● TEXT BLOCK
━━━━━━━━━━━━━━━━━━━━━━━━━━━━━━
Example from providers in BF: Blank nodes for “United States” and “Columbia Pictures Home Entertainment” strings. They worked with an experimental Provider file. A data analysis showed that out of ca 15 million records contained only 1.2M had unique strings. Out of 1.2M providers they came up with ca 800K providers after parsing agents in ID.LOC, loaded into ID.LOC, larger than many other files there. The test file can be accessed at: http://id.loc.gov/search/?q=memberOf:http://id.loc.gov/bfentities/providers/collection_Providers
(For an example of clustering and reducing blank nodes: http://id.loc.gov/bfentities/providers/4599ff4baa77b72ddd0b65a9972c8b15.html)
These are NOT MEANT TO BE AUTHORITY RECORDS.
BF-to-MARC conversion tool by summer; BF update later in Midwinter
Karen Smith-Yoshimura, OCLC
Linked data survey repeated in 2018
What has changed in linked data implementation during the last 3 years? A survey instrument developed to follow up on an earlier survey.
Code4Lib last November has results from 2018 survey update following up on 2014 and 2015 respondents.
━━━━━━━━━━━━━━━━━━━━━━━━━━━━━━
Collected data
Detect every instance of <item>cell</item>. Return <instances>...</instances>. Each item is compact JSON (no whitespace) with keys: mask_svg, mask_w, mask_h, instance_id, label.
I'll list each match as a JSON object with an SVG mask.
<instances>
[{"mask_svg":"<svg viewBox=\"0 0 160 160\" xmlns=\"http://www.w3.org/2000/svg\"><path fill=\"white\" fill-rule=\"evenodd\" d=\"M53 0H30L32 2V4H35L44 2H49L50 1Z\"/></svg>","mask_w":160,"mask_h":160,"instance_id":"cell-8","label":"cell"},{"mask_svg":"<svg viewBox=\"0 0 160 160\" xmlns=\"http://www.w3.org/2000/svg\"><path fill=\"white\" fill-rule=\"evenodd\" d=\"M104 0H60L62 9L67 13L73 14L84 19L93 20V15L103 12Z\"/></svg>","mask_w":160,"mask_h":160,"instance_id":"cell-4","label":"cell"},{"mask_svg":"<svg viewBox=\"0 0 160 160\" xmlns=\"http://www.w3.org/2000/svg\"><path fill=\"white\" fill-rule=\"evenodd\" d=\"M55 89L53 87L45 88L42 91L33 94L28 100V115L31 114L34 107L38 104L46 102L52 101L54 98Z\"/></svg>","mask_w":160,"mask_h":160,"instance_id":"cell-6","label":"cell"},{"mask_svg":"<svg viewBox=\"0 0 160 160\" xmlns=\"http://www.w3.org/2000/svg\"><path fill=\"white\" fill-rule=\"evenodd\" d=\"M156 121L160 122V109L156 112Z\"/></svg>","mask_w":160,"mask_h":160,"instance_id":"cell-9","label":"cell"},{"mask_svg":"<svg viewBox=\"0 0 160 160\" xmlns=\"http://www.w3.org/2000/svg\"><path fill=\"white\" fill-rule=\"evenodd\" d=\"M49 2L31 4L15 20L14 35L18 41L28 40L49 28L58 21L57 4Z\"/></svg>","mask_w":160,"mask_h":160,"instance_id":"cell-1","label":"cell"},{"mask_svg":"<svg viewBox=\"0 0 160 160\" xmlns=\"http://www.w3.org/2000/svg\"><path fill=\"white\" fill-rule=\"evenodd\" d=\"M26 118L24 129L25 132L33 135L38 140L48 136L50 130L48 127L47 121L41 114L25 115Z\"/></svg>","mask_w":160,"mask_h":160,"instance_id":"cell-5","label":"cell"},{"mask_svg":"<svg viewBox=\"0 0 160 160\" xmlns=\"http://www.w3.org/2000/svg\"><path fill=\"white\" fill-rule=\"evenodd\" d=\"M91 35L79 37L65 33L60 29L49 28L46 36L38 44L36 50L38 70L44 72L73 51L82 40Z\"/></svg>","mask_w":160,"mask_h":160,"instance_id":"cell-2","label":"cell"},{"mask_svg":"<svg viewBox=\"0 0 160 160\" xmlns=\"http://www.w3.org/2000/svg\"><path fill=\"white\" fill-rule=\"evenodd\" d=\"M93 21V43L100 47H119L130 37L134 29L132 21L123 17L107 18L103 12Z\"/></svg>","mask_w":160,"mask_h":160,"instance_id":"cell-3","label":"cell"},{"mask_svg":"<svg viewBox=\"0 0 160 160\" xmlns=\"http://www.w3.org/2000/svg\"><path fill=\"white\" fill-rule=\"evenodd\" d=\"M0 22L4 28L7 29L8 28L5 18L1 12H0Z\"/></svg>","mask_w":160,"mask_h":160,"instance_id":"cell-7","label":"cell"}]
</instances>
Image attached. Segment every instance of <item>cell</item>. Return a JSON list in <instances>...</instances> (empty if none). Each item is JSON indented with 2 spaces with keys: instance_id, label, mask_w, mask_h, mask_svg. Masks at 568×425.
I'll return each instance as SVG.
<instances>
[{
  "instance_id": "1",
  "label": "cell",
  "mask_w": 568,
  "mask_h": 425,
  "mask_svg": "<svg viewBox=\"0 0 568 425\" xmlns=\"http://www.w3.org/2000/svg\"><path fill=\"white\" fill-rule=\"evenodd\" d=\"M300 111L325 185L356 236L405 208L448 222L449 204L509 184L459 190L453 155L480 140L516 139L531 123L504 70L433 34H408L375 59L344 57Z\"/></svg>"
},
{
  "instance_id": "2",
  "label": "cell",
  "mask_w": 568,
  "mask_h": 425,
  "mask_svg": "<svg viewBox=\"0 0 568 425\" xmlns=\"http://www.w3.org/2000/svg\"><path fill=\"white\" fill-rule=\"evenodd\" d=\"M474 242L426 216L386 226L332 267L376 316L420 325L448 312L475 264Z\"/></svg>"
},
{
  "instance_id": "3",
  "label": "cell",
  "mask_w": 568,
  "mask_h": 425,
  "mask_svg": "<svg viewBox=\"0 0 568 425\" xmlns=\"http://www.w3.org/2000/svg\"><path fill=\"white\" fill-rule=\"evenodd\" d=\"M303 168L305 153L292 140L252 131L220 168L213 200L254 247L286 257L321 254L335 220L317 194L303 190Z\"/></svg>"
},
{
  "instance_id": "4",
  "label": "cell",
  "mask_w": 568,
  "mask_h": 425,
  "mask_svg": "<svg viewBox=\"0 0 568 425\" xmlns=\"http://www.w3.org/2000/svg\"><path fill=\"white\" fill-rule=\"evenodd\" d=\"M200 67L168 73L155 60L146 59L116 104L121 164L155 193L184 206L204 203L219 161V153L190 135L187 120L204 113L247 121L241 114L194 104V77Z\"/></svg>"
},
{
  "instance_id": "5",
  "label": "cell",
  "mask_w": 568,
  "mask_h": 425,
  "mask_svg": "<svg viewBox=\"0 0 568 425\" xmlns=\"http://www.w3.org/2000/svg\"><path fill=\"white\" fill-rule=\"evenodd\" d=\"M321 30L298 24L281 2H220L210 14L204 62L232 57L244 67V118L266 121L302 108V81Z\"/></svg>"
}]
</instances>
━━━━━━━━━━━━━━━━━━━━━━━━━━━━━━
● TO-DO LIST
a) List each distinct year mentioned in the linked data notes.
b) Answer these from the linked data notes, one line each:
(i) How many of the roughly 15 million records had unique strings?
(ii) Whose name appears alongside OCLC?
(iii) By when is the BF-to-MARC conversion tool expected?

● ANSWERS TO THE EXERCISE
a) 2018, 2014, 2015

b)
(i) 1.2M
(ii) Karen Smith-Yoshimura
(iii) By summer